同事们瞧见外头低调的车,就打趣是哪位浪漫的公子哥,第一次看见席清雪那张脸时,简直要尖叫出来。
席清雪礼貌地微笑,坐在里头点了杯咖啡,眉目含情地看着在做事的沈斯言,后者还没发现他。
服务生过来,忍不住偷瞄他,见他一直盯着沈斯言,又觉得情理之中,问:“您要喝什么吗?”
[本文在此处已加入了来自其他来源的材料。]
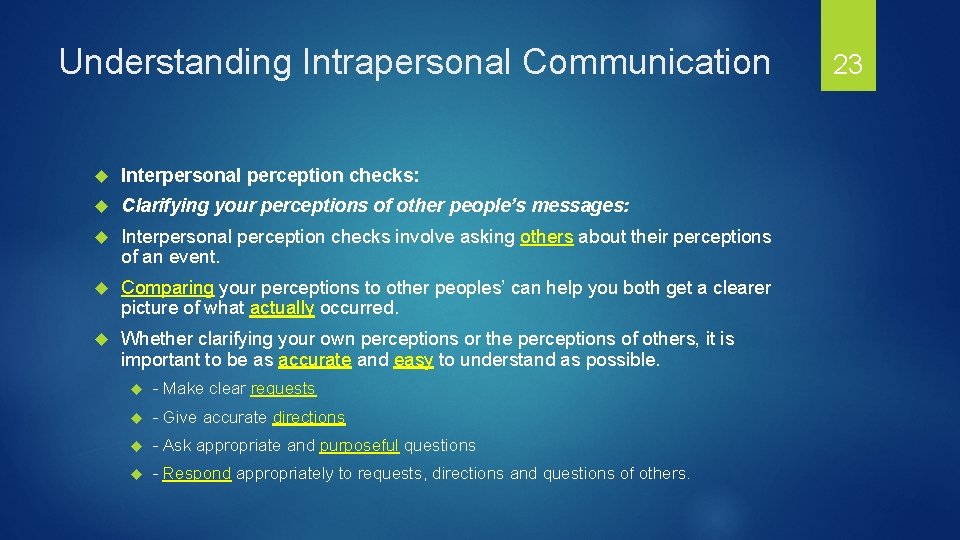 Understanding Intrapersonal Communication

23

Interpersonal perception checks:

Clarifying your perceptions of other people's messages:

Interpersonal perception checks involve asking others about their perceptions of an event.

Comparing your perceptions to other peoples' can help you both get a clearer picture of what actually occurred.

Whether clarifying your own perceptions or the perceptions of others, it is important to be as accurate and easy to understand as possible.

- Make clear requests

- Give accurate directions

- Ask appropriate and purposeful questions

- Respond appropriately to requests, directions and questions of others.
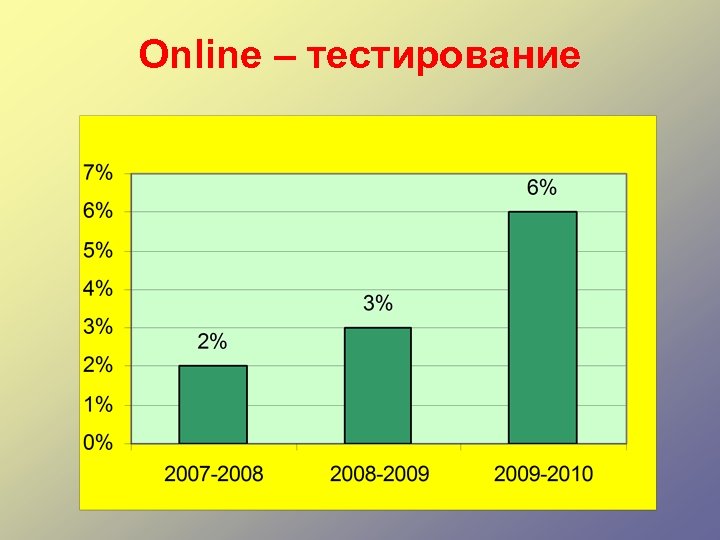 Online – тестирование

7%
6%
5%
4%
3%
2%
1%
0%

2%
3%
6%

2007-2008
2008-2009
2009-2010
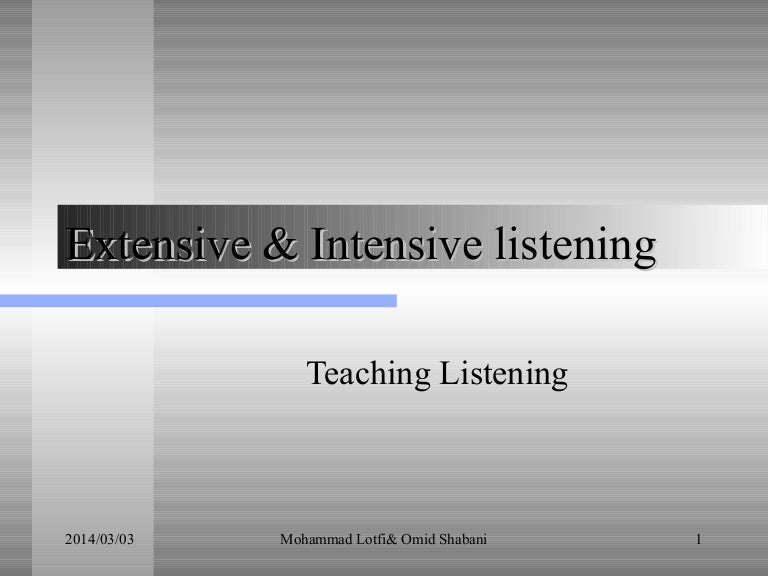 Extensive & Intensive listening

Teaching Listening

2014/03/03 Mohammad Lotfi& Omid Shabani 1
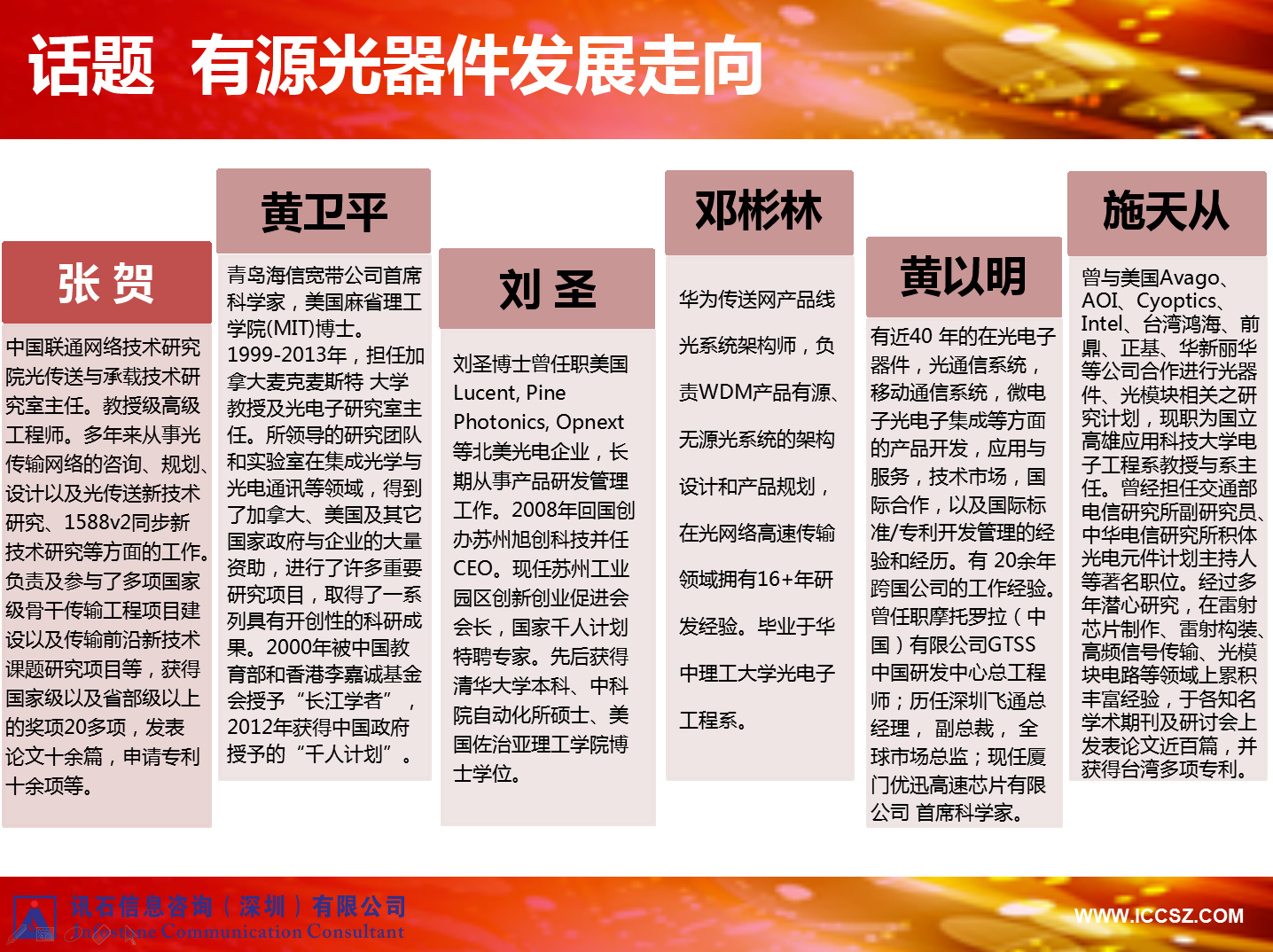 话题 有源光器件发展走向

张 贺

中国联通网络技术研究院光传送与承载技术研究室主任。教授级高级工程师。多年来从事光传输网络的咨询、规划、设计以及光传送新技术研究、1588v2同步新技术研究等方面的工作。负责及参与了多项国家级骨干传输工程项目建设以及传输前沿新技术课题研究项目等，获得国家级以及省部级以上的奖项20多项，发表论文十余篇，申请专利十余项等。

黄卫平

青岛海信宽带公司首席科学家，美国麻省理工学院(MIT)博士。1999-2013年，担任加拿大麦克麦斯特 大学教授及光电子研究室主任。所领导的研究团队和实验室在集成光学与光电通讯等领域，得到了加拿大、美国及其它国家政府与企业的大量资助，进行了许多重要研究项目，取得了一系列具有开创性的科研成果。2000年被中国教育部和香港李嘉诚基金会授予“长江学者”，2012年获得中国政府授予的“千人计划”。

刘 圣

刘圣博士曾任职美国Lucent, Pine Photonics, Opnext等北美光电企业，长期从事产品研发管理工作。2008年回国创办苏州旭创科技并任CEO。现任苏州工业园区创新创业促进会会长，国家千人计划特聘专家。先后获得清华大学本科、中科院自动化所硕士、美国佐治亚理工学院博士学位。

邓彬林

华为传送网产品线光系统架构师，负责WDM产品有源、无源光系统的架构设计和产品规划，在光网络高速传输领域拥有16+年研发经验。毕业于华中理工大学光电子工程系。

黄以明

有近40 年的在光电子器件，光通信系统，移动通信系统，微电子光电子集成等方面的产品开发，应用与服务，技术市场，国际合作，以及国际标准/专利开发管理的经验和经历。有 20余年跨国公司的工作经验。曾任职摩托罗拉（中国）有限公司GTSS中国研发中心总工程师；历任深圳飞通总经理， 副总裁， 全球市场总监；现任厦门优迅高速芯片有限公司 首席科学家。

施天从

曾与美国Avago、AOI、Cyoptics、Intel、台湾鸿海、前鼎、正基、华新丽华等公司合作进行光器件、光模块相关之研究计划，现职为国立高雄应用科技大学电子工程系教授与系主任。曾经担任交通部电信研究所副研究员、中华电信研究所积体光电元件计划主持人等著名职位。经过多年潜心研究，在雷射芯片制作、雷射构装、高频信号传输、光模块电路等领域上累积丰富经验，于各知名学术期刊及研讨会上发表论文近百篇，并获得台湾多项专利。

讯石信息咨询（深圳）有限公司
Infostone Communication Consultant
WWW.ICCSZ.COM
席清雪看了眼时间,距离沈斯言下班还有十分钟,便掏出一张黑金会员卡,扬了扬下巴:“我要指定他送过来。”
服务生倒吸一口凉气,这是总部给大老板们的会员卡,这少爷岂不是看上沈斯言了不成,天呐,小说里经典的《霸道少爷爱上咖啡厅打工的穷小子》,我的嘛呀。
但服务生还是斟酌着委婉道:“他男朋友马上要接他下班了,要不我给您拉个花,就当请您喝的。”
“他很受欢迎?”
“啊?”服务生愣了下。
“你处理得好熟练。”席清雪笑道。
“哦,哈哈,”服务生也是个兼职的学生,同龄人说话难免自在些,就凑近了小声跟他唠嗑,“哎呀,他长得好看脾气又好,虽然平时看着冷冷淡淡的,但从不跟人红脸,大家都喜欢跟他搭班。有的顾客就是冲着他来的,但人家有男朋友啦。”
说着,服务生指了指外面那辆宾利:“他男朋友每次都准点来接他。平时要是有顾客想要他微信,或者跟他搭话,他就拜托我们去,有的顾客不好回绝,就送杯咖啡或者什么的,全记在他的账上。”
席清雪捏着被子虚放在唇边,不经意露出无名指的钻戒:“哦,这样啊,麻烦你们了,今天就换我请吧。”
服务生愣了愣,看了看他反光的戒指,又回头瞥了眼沈斯言,后者已经收拾好东西准备拜拜了,察觉同事的目光走过来:“怎么了?”
席清雪笑着举了举杯子:“你们喜欢喝什么,自己点吧。”他伸手去勾沈斯言的小指:“我们今天出去吃吧,我想喝椰果多多的。”
生日是不好补过的,席清雪就点了个小蛋糕,沈斯言端过来的时候,他笑弯了眼托着下巴尝了一口,挥挥手叫沈斯言凑近些,挖了一勺喂给他,食指勾了勾他下巴轻声问:“你们这里有隐形消费吗?”
“没有。”沈斯言说:“但男朋友可以有。”
席清雪就笑了笑,手指捏住他无名指摩挲:“那你赶紧下班吧,男朋友在外面等着接你呢。”话虽这么说,却是捏着他手不松开,直勾勾盯着,叫人移不开眼。
沈斯言喉结滚动,这一瞬间他听力好得堪比千里耳,店里店外的动静都一清二楚,他快速瞥了眼店里,就听见席清雪轻声说:“没有人,我坐在角落里,有花挡着。”
席清雪话音未落,亲吻就落在唇上,一触即分,沈斯言红着耳朵笑了笑,伸手捏过叉子挖了塞席清雪嘴里,舔过他唇角的奶油,“小坏蛋。”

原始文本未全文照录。